= Megat Khas =

Malaysian politician

Dr Megat Khas bin Megat Omar (8 April 1908 - 21 June 1979). He was born in Istana Talang, Kuala Kangsar, Perak and was a direct descendant of Megat Terawis, the first Bendahara of Perak.

His father was Megat Omar bin Megat Muhammad Ali of Kota Lama Kiri, Kuala Kangsar, Perak.

Having married his first cousin, Puteri Hawa Binti Megat Osman; his uncle Dato' Lela Diraja Megat Osman Bin Megat Muhammad Ali -- who was a member of the Kelantan royal court would also be his father-in-law.

Megat Khas was educated at the Straits and Federated Malay States Government Medical School in Singapore (later renamed King Edward VII College of Medicine)(1925-1931) and soon became the first Malay to obtain Membership to the Royal College of Physicians (MRCP) in 1950.

During his lifetime, he was awarded several orders and decorations.

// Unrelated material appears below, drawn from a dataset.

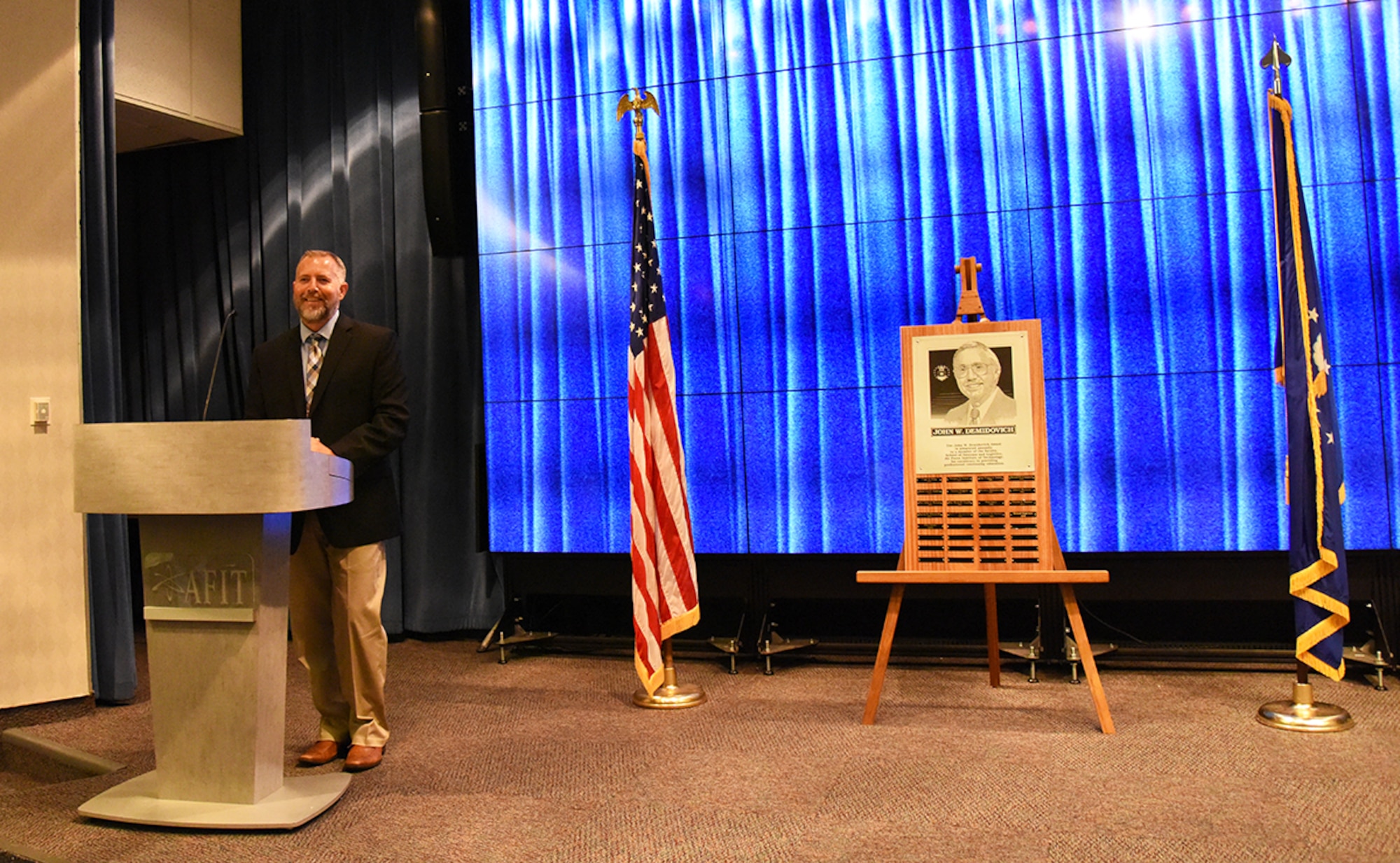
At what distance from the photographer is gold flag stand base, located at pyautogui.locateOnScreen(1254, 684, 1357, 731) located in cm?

He retired as Perak's State Physician.

He was also active in the St John Ambulance and offered his services within the St John Ambulance for 26 years (1950-1976). He was Commissioner of the St John Ambulance Brigade of West Malaysia. He was Deputy Commander and retired as the Supreme Commander of St John Ambulance, Asia Region.

He died of a heart attack at 71 and is buried at the Muslim Cemetery at Jalan Kuala Kangsar, Gurap, Ipoh, Perak.